- [The exercise]
Set down each of the following lines word for word, leaving every number, bracket, and punctuation mark unchanged.
begin Material to process
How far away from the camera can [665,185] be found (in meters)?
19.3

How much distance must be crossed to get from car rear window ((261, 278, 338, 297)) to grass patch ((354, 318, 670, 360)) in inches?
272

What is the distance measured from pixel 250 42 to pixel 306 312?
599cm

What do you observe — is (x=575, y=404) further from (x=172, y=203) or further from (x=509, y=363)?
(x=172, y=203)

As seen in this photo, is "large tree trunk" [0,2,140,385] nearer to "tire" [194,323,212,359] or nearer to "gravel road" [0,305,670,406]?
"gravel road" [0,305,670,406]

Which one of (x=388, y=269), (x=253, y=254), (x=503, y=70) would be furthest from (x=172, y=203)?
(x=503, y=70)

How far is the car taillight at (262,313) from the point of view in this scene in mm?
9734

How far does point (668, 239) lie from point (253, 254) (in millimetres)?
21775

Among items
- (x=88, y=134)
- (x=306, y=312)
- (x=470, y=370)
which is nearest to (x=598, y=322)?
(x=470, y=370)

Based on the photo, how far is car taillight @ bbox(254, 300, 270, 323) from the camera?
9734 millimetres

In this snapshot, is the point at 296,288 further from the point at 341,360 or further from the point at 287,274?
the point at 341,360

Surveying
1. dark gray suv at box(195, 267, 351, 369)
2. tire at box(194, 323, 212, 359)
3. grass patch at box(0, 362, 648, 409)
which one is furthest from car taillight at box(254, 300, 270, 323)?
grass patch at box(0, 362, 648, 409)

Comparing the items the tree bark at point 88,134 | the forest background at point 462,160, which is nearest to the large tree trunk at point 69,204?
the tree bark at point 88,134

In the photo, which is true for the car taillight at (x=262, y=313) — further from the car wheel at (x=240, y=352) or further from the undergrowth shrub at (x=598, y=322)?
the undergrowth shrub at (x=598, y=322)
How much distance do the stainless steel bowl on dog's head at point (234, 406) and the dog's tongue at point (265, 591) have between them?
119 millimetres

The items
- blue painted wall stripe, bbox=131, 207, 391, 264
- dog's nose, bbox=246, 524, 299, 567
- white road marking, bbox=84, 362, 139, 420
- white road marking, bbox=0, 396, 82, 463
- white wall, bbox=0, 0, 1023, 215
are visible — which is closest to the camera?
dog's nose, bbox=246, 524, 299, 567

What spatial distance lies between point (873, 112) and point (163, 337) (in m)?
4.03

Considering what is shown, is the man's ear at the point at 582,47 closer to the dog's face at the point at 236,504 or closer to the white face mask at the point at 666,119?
end Material to process
- [Answer to this task]
How far away from the camera can [665,185] be found (in meters)?
19.3

How much distance must be crossed to get from car rear window ((261, 278, 338, 297)) to grass patch ((354, 318, 670, 360)) in inches?
272

What is the distance measured from pixel 250 42 to pixel 306 312?
599cm

What do you observe — is (x=575, y=404) further from (x=172, y=203) or further from (x=509, y=363)?
(x=172, y=203)

As seen in this photo, is "large tree trunk" [0,2,140,385] nearer to "tire" [194,323,212,359] or nearer to "gravel road" [0,305,670,406]?
"gravel road" [0,305,670,406]

Which one of (x=388, y=269), (x=253, y=254), (x=503, y=70) would be furthest from (x=172, y=203)?
(x=503, y=70)

How far is the car taillight at (262,313) from the point of view in this scene in mm?
9734

How far does point (668, 239) lie from point (253, 254) (in millimetres)?
21775

Among items
- (x=88, y=134)
- (x=306, y=312)
- (x=470, y=370)
which is nearest to (x=598, y=322)?
(x=470, y=370)

Based on the photo, how far is car taillight @ bbox(254, 300, 270, 323) from the camera?
9734 millimetres

In this snapshot, is the point at 296,288 further from the point at 341,360 or further from the point at 287,274?
the point at 341,360

Surveying
1. dark gray suv at box(195, 267, 351, 369)
2. tire at box(194, 323, 212, 359)
3. grass patch at box(0, 362, 648, 409)
which one is furthest from car taillight at box(254, 300, 270, 323)?
grass patch at box(0, 362, 648, 409)

Comparing the items the tree bark at point 88,134 | the forest background at point 462,160, which is nearest to the large tree trunk at point 69,204?
the tree bark at point 88,134

In the photo, which is true for the car taillight at (x=262, y=313) — further from the car wheel at (x=240, y=352) or further from the undergrowth shrub at (x=598, y=322)?
the undergrowth shrub at (x=598, y=322)
How much distance do the stainless steel bowl on dog's head at point (234, 406) and the dog's tongue at point (265, 591) have between them?
119 millimetres

The items
- blue painted wall stripe, bbox=131, 207, 391, 264
- dog's nose, bbox=246, 524, 299, 567
- white road marking, bbox=84, 362, 139, 420
- white road marking, bbox=0, 396, 82, 463
- white wall, bbox=0, 0, 1023, 215
are visible — which is closest to the camera?
dog's nose, bbox=246, 524, 299, 567

What spatial distance lies between point (873, 112) and point (163, 337) (in m)?
4.03

Considering what is shown, is the man's ear at the point at 582,47 closer to the dog's face at the point at 236,504 or closer to the white face mask at the point at 666,119?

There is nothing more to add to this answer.